**SET PROBLEM**
Copy the Scott Wilson article from the words "He’s basically here" through "with venerable talent.", swapping "cameo" for "brief appearance".

**GIVEN PASSAGE**
-- -- --

Actor’s Spotlight: Nate’s Top Ten Scott Wilson Performances

Scott Wilson was one of those actors who showed up on screen and before you even heard him speak you wondered what thoughts, feelings and history were behind those introspective features. Whether playing cowboy, cop, criminal, family man, mayor, general or anyone else he always brought a measured, contemplative grit and grace equilibrium to his his work and consistently stood out. Here are my top ten favourite performances!

10. Frank Reasoner in FX’s Justified

Amidst a rogues gallery of fantastic character actors playing criminals, creeps and rapscallions, Scott stands out as a senior citizen tethered to an oxygen tank with one last heist in him, do or die. He’s essentially a decent guy whose plan goes pretty disastrously and he’s inevitably collared by Raylan Givens (Timothy Olyphant) after a, shall we say, leisurely chase. He wistfully outlines his intentions, regrets and and eventually concedes to the law in a very memorable one episode guest arc.

9. General George C. Marshall in Michael Bay’s Pearl Harbour

He’s basically here in a cameo delivering military exposition to President Roosevelt (Jon Voight), but it’s one of the first things I remember seeing him in as a kid, his grave demeanour and poised line delivery steals the scene from a room packed with venerable talent.

-- -- --

**MATERIAL SHOWN**
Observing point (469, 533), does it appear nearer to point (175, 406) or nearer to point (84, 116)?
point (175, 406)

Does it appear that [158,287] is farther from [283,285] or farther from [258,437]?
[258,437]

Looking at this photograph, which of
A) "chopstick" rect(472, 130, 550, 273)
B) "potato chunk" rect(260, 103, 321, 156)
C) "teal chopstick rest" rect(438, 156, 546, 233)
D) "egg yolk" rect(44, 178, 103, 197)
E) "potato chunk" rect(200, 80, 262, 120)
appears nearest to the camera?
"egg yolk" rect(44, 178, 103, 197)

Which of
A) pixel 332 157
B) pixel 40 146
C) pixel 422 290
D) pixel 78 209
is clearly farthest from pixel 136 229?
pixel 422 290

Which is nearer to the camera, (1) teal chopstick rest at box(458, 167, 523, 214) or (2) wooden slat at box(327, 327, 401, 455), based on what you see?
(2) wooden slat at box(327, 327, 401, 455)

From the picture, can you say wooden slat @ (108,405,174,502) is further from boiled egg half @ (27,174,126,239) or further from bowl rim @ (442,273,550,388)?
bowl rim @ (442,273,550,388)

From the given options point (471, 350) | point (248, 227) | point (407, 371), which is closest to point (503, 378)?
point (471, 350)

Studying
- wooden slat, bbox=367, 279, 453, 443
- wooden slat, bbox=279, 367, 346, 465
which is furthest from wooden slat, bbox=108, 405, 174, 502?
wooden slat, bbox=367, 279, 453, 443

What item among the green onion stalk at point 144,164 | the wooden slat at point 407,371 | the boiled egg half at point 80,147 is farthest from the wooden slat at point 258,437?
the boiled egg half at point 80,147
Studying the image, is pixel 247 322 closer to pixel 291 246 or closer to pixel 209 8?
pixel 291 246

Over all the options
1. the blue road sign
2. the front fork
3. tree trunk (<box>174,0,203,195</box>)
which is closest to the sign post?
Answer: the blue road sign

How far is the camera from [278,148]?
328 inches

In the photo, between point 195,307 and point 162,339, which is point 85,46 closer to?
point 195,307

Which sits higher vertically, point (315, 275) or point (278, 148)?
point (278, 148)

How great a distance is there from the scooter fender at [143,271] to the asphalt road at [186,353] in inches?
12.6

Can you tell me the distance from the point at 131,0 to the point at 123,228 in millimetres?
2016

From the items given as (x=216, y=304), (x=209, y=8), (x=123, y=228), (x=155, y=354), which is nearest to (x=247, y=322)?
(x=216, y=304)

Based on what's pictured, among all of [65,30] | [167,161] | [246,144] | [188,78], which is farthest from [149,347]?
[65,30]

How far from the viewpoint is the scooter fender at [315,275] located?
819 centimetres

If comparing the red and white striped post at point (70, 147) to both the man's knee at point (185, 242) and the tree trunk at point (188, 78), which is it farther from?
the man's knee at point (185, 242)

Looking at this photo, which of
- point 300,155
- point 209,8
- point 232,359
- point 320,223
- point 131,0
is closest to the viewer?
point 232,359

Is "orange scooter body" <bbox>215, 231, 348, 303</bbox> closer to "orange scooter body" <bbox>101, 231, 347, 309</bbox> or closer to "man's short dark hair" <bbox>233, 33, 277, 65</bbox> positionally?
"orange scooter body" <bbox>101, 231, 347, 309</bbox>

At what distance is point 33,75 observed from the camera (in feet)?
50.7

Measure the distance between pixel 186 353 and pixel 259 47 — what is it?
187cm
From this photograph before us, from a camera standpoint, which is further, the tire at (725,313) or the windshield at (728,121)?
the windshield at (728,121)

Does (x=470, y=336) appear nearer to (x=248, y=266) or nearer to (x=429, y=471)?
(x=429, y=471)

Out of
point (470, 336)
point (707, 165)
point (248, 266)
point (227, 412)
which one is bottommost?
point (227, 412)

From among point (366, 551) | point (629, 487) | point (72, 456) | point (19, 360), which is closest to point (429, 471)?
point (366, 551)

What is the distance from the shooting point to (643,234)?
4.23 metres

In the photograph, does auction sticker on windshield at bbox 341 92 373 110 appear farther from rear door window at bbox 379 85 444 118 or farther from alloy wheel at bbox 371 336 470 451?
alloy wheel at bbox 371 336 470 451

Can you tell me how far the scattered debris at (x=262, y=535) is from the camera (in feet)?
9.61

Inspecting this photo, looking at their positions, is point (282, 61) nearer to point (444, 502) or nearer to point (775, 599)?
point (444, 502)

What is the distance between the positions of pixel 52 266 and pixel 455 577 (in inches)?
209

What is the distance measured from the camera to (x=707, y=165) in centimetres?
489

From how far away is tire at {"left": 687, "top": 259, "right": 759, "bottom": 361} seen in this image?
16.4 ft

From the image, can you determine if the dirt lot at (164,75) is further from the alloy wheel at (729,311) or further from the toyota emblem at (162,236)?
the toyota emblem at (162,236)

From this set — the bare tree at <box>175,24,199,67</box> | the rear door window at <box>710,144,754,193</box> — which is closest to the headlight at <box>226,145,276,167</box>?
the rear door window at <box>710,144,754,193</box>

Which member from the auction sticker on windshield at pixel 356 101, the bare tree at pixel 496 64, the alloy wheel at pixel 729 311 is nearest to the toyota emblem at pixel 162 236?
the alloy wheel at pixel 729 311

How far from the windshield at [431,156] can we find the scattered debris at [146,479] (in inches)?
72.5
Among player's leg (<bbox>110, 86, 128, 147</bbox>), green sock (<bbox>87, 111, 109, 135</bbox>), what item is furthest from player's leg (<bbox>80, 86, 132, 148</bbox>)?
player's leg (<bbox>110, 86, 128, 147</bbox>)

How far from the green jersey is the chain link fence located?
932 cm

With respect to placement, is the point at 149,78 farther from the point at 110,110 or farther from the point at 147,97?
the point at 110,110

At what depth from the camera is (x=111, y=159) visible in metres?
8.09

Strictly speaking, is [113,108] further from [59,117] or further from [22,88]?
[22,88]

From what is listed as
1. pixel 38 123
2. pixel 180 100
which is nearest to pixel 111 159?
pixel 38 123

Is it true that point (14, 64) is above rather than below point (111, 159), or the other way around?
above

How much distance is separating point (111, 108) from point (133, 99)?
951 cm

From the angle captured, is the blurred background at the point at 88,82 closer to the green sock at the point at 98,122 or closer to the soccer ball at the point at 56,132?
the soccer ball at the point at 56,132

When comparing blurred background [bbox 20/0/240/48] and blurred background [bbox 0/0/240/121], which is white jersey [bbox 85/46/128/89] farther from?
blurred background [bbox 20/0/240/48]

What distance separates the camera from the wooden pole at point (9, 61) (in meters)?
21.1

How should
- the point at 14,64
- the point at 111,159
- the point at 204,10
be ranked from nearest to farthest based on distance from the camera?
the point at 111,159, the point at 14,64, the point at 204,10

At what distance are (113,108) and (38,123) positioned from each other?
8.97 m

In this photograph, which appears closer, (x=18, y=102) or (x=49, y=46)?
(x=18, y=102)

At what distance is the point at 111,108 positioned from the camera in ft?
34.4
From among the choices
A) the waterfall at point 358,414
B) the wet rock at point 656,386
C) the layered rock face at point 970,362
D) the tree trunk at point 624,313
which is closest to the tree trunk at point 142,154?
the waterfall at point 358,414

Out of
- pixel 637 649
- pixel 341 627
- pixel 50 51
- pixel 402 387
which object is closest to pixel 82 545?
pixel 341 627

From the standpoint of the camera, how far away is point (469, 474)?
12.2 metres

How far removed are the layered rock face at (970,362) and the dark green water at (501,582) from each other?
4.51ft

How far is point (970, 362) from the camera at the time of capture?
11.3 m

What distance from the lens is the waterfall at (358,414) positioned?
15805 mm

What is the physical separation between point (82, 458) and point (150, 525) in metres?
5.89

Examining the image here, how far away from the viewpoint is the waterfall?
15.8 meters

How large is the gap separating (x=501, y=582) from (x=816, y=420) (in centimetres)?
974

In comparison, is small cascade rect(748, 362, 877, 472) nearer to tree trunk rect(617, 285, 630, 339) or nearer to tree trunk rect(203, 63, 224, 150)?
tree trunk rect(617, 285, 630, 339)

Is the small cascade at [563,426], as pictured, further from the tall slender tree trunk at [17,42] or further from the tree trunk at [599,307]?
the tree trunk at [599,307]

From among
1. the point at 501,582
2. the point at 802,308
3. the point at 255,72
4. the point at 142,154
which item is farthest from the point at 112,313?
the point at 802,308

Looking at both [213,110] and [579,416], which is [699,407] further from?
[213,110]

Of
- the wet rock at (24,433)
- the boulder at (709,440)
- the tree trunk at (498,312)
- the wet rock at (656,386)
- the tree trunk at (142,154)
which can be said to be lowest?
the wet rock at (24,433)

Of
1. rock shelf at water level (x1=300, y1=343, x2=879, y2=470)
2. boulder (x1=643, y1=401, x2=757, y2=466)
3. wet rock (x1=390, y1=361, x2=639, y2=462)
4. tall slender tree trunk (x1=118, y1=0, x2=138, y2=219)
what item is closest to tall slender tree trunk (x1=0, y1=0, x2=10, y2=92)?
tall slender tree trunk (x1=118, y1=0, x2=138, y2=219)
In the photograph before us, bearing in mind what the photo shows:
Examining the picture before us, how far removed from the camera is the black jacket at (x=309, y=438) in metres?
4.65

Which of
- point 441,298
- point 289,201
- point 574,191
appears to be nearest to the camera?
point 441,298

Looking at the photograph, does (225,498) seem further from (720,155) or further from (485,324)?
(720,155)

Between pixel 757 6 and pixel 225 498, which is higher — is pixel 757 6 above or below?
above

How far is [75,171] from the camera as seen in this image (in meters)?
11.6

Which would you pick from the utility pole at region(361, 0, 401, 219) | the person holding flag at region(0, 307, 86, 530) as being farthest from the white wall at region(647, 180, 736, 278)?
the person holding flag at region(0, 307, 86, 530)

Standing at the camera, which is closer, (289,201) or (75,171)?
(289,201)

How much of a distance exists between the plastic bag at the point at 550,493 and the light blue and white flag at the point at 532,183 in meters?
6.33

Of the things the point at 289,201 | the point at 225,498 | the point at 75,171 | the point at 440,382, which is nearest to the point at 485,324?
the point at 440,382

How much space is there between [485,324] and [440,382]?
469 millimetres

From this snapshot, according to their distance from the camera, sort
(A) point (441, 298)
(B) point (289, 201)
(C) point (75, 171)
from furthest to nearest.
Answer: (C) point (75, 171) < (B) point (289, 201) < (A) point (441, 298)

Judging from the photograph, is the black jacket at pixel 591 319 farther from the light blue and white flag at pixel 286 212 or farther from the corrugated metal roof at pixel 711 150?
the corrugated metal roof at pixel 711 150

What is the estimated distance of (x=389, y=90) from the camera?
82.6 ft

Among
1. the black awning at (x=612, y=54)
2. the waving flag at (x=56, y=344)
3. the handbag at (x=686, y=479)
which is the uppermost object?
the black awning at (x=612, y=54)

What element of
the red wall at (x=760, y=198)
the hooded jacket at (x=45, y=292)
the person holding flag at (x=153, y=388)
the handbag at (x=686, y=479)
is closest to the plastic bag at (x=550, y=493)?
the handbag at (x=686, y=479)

-- -- --

**ANSWER IN FULL**
He’s basically here in a brief appearance delivering military exposition to President Roosevelt (Jon Voight), but it’s one of the first things I remember seeing him in as a kid, his grave demeanour and poised line delivery steals the scene from a room packed with venerable talent.